Problem statement: Copy only the lines between the one containing "1967 Ford Mustang" and the end of the records, both included, leaving out pictures.

Information provided:
*** Begin section ***

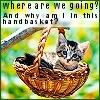 rhienelleth: (handbasket - marinarusalka)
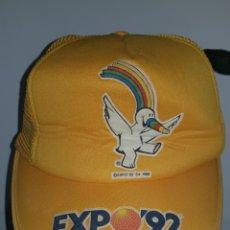 Vintage: GORRA EXPO 92. Lote 214054882
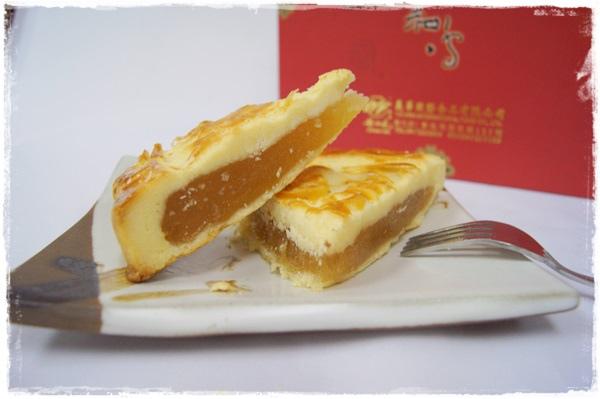 中式喜餅試吃推薦4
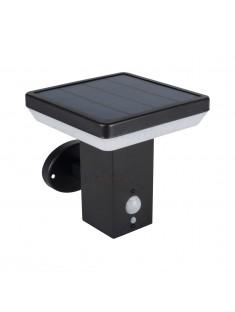 Kanlux 25774 SOLCA L PV EL-B, Nástenné solárne svietidlo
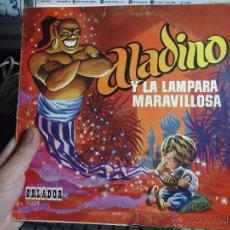 Discos de vinilo: REFERENCIA DISCOS CAJA 123 - DISCO MEDIANO - ALADINO Y LA LAMPARA MARAVILLOSA. Lote 49641477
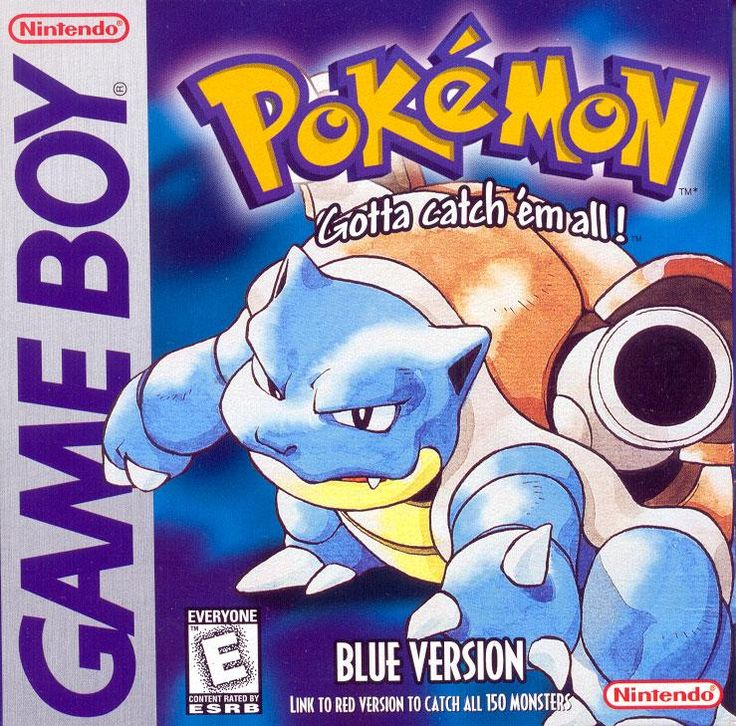 Pokémon: Blue Version (1998).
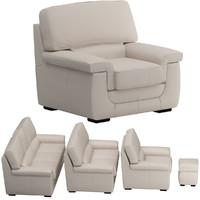 sofa set 07 3d model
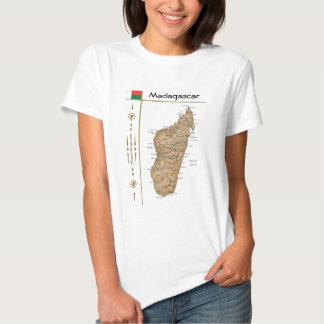 Mapa de Madagascar + Bandeira + T-shirt do título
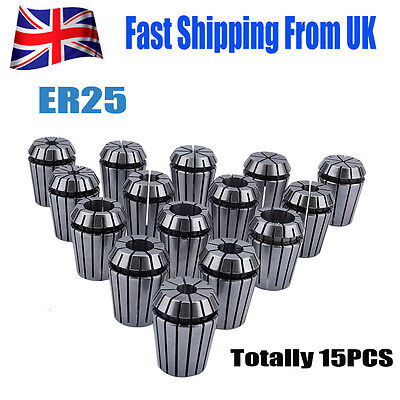 High Quality 15PCS ER25 2mm-16mm Spring Collet Set For CNC Milling Lathe UK Ship • 21.60£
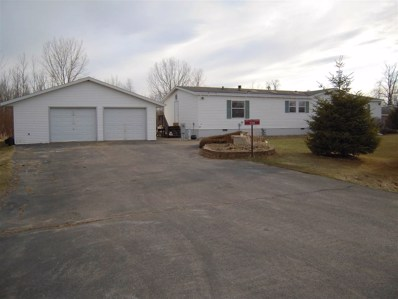 728 Lilac, Little Suamico, WI 54141 - MLS#: 50182045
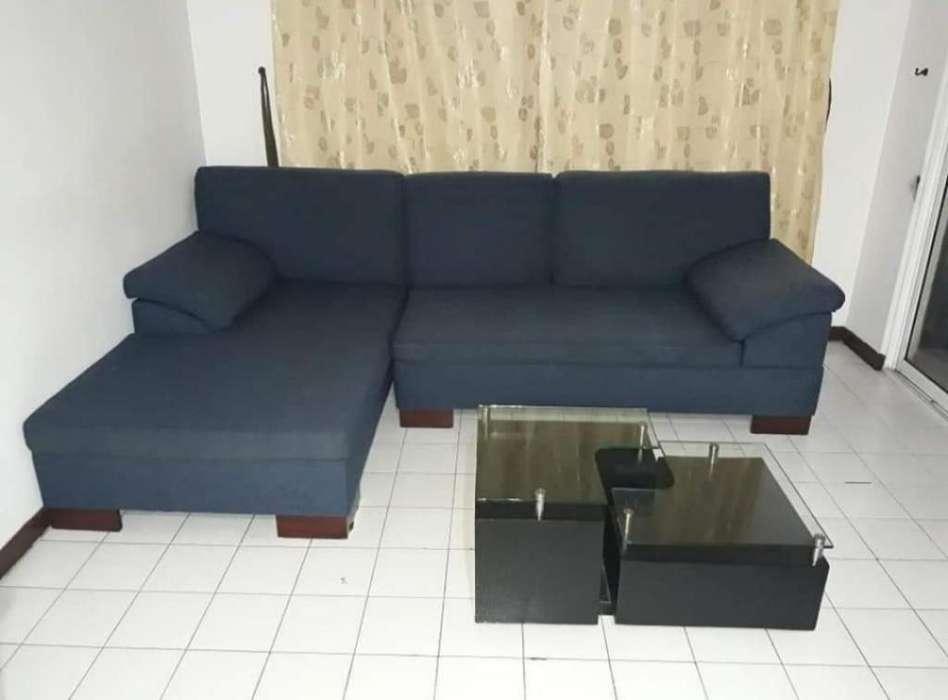 Precio de Regalo Muebles Y Mesa de Centr
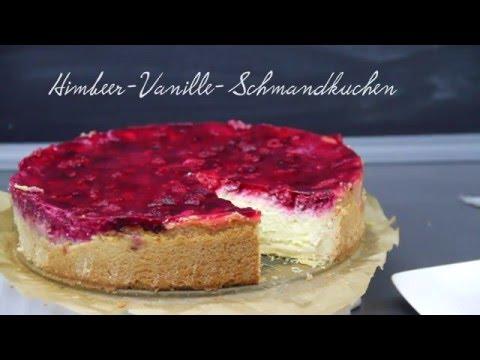 Himbeer Vanillepudding Schmandkuchen Youtube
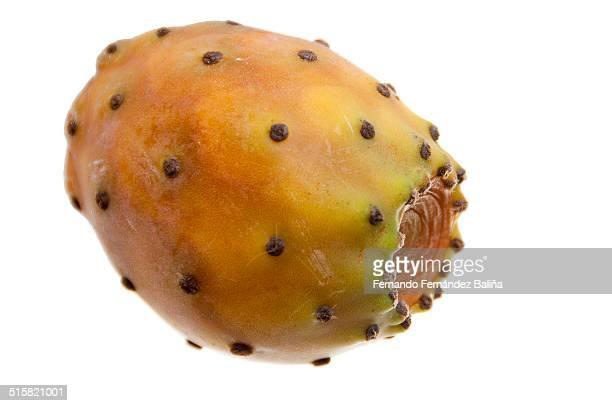 Prickly pear fruit (Opuntia)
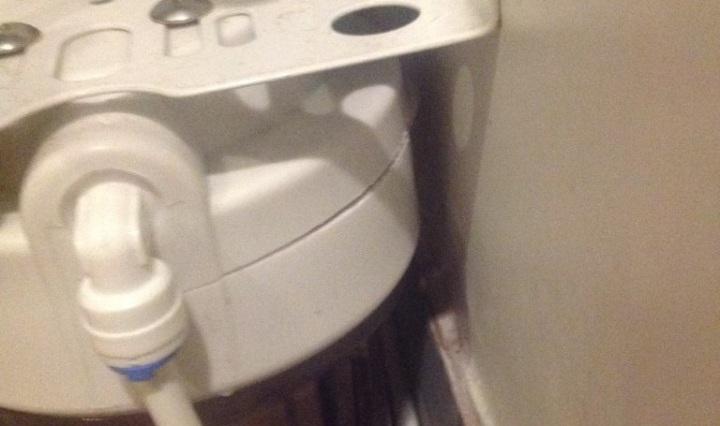 water filter broken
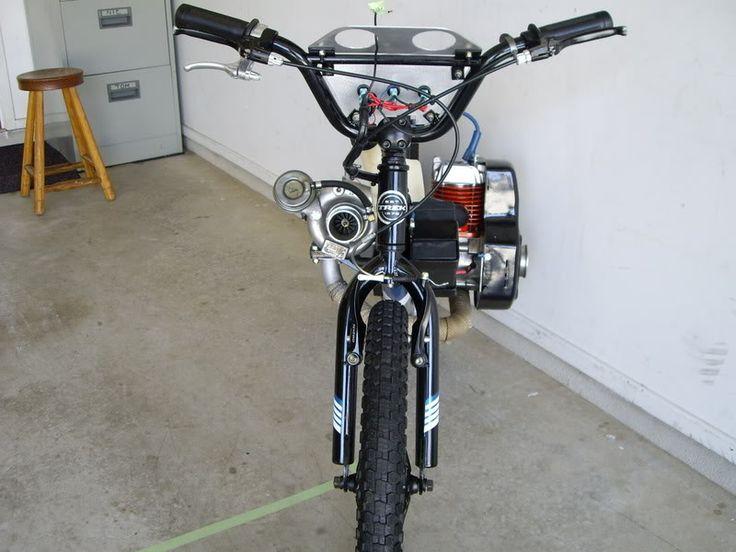 167cc Turbo Bmx Bmx Motorised Motorised Bmx Bikes Motorcycle
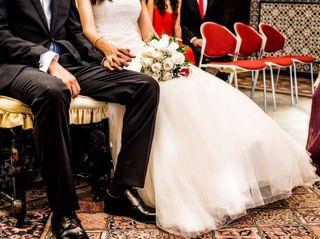 La boda de Cristina y Tito 3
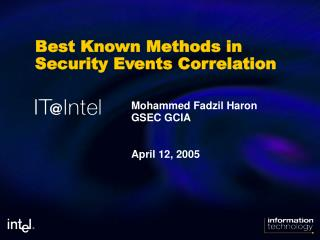 Best Known Methods in Security Events Correlation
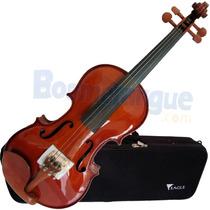 Violino Com Estojo Extra Luxo 4/4 Ve441 Eagle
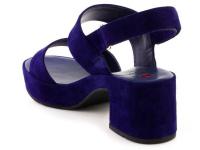 Босоножки женские Hogl 3-105222(3200) модная обувь, 2017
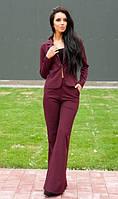 Стильный костюм цвета марсала пиджак и брюки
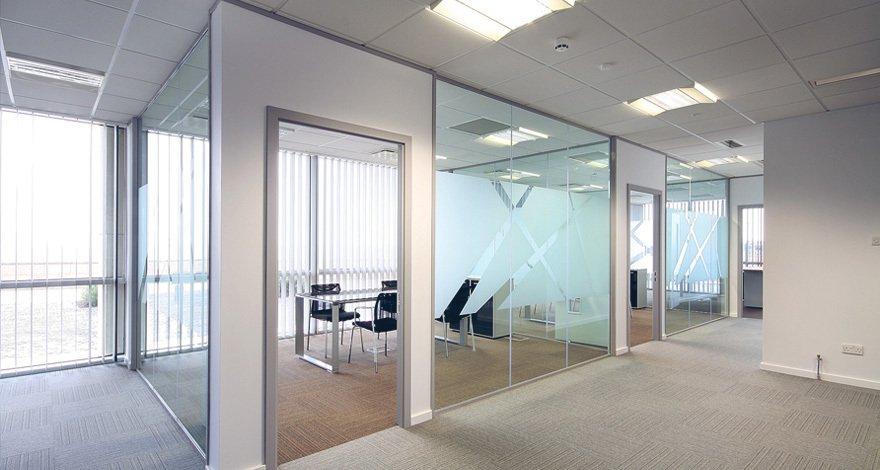 large glazed office area
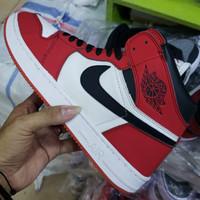 sepatu nike jordan ukuran 36 - 45 merah putih murah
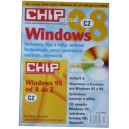 CHIP special Windows 98 (bez CD)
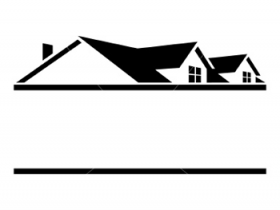 estimation-immobiliere-montauban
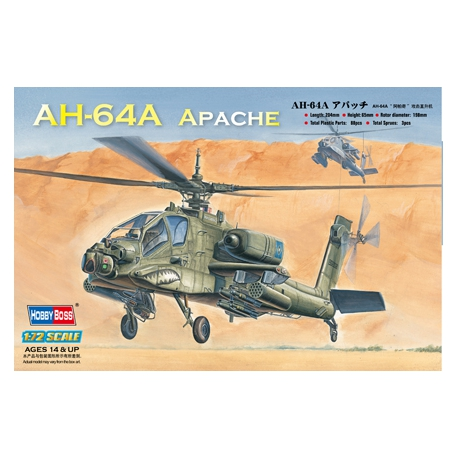 HOBBY BOSS 87218 1/72 AH-64A Apache Attack Helicopter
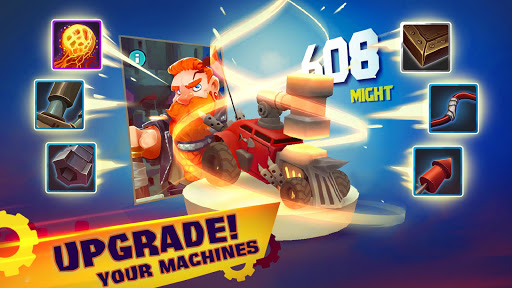 Mighty Machines - Vehicular Combat RPG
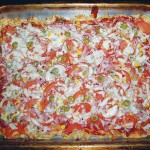 <b>Rohlíková pizza</b>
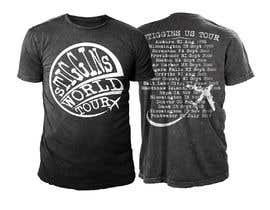 #37 untuk Stiggins World Tour tee Shirt design oleh sajeebhasan166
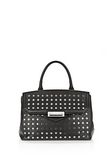 ALEXANDER WANG LARGE MARION SLING IN BLACK WITH EYELETS AND RHODIUM  Shoulder bag Adult 8_n_f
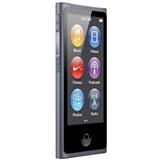 MP3-плеер APPLE A1446 iPod nano 16GB Space Gray (MKN52QB/A)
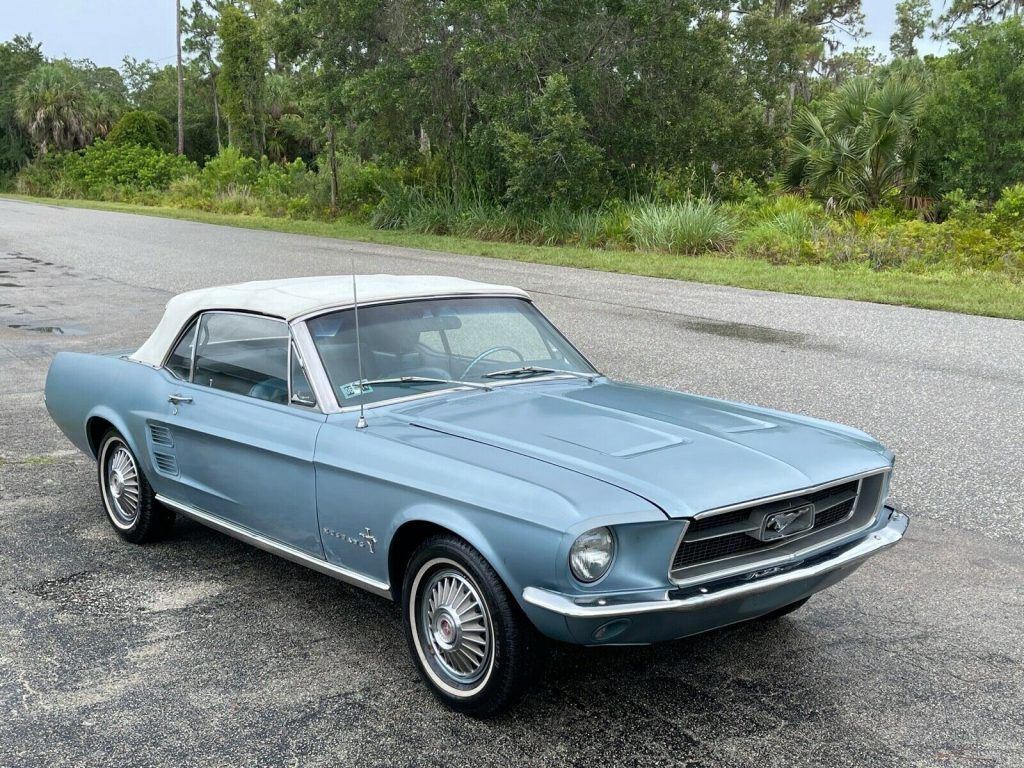 1967 Ford Mustang Sport Sprint Convertible [Very rare limited edition]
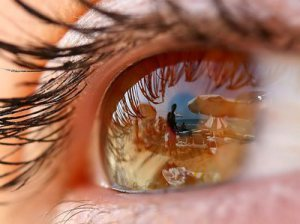 eye-reflection
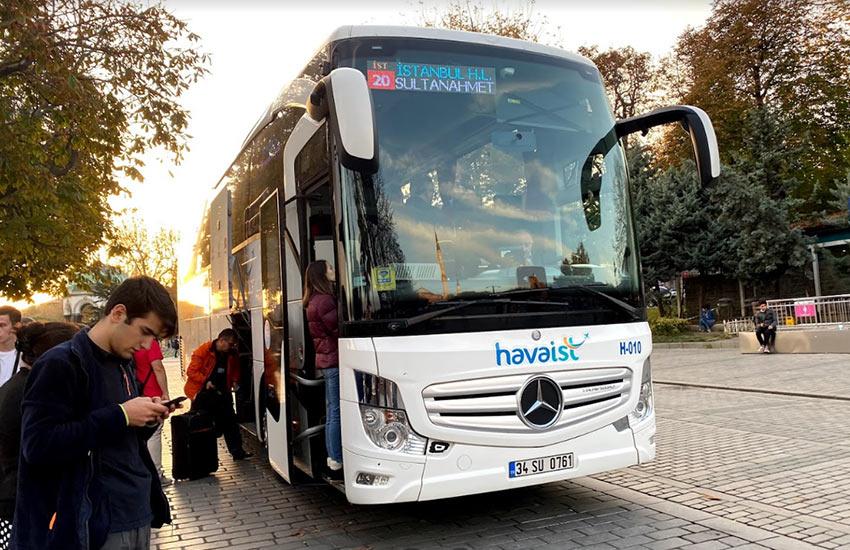 Автобус HavaIST из нового аэропорта Стамбула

*** End section ***

Response box:
 1967 Ford Mustang Sport Sprint Convertible [Very rare limited edition]
 eye-reflection
 Автобус HavaIST из нового аэропорта Стамбула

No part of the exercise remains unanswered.